Excerpted passage
══════
I happened to be in a discussion with a few friends one day and one of them told us a story about his family. He was complaining rather, of a younger female cousin of his who had offended him. He said he had sent her a very simple text with the message; ‘miss you, love you.’ which she misconstrued and then replied him that he should never ever in his life send that type of message to her again. He got angry and called her back immediately asking her what she meant by her reply and she apologized, saying that her boyfriend had seen the message and wasn’t very comfortable with its content. It was especially irritating to my friend because this is a common practice in their family; they show their love to one another all the time. To cut a long story short, they resolved their differences.

That is not the main focus of my rambling today though. He went on to tell us how closely knit his paternal family was as compared to his maternal side. He said all his cousins, first, second or third from his father’s side are very close. They spent a lot of time together while growing up, had lived together for many years and till date are still very comfortable in one another’s company. This story sounded both strange and exciting to me because in most cases, you hear of such closeness from the mother’s side of the family and not the father’s.

Right there and then, as we were discussing, I counted four or five other people who shared the same opinion as mine, they are closer to their mother’s side of the family than their father’s.

I for one, have cousins on my paternal side that I have not seen in years and when I say years, I mean fifteen years and more, not some measly two, three years. My father’s people are as far from me as the earth is from the heavens. It’s just irreconcilable differences; I don’t see the situation changing anytime soon, except we, the younger generation, decide to do something about it.
══════
[Short web captions]
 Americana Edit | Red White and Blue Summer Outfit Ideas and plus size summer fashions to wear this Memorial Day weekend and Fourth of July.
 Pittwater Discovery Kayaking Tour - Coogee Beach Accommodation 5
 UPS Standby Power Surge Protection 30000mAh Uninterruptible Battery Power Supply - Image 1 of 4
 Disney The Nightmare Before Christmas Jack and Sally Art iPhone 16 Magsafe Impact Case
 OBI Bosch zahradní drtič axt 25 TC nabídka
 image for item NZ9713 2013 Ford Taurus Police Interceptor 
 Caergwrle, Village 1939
══════
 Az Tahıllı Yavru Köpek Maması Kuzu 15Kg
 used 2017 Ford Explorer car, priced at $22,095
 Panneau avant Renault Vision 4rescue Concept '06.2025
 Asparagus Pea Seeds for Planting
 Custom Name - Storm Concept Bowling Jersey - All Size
══════
Task directions
In the family story excerpt, why did the younger cousin tell the friend never to send that type of message again?

Response
Her boyfriend had seen the message and wasn't very comfortable with its content.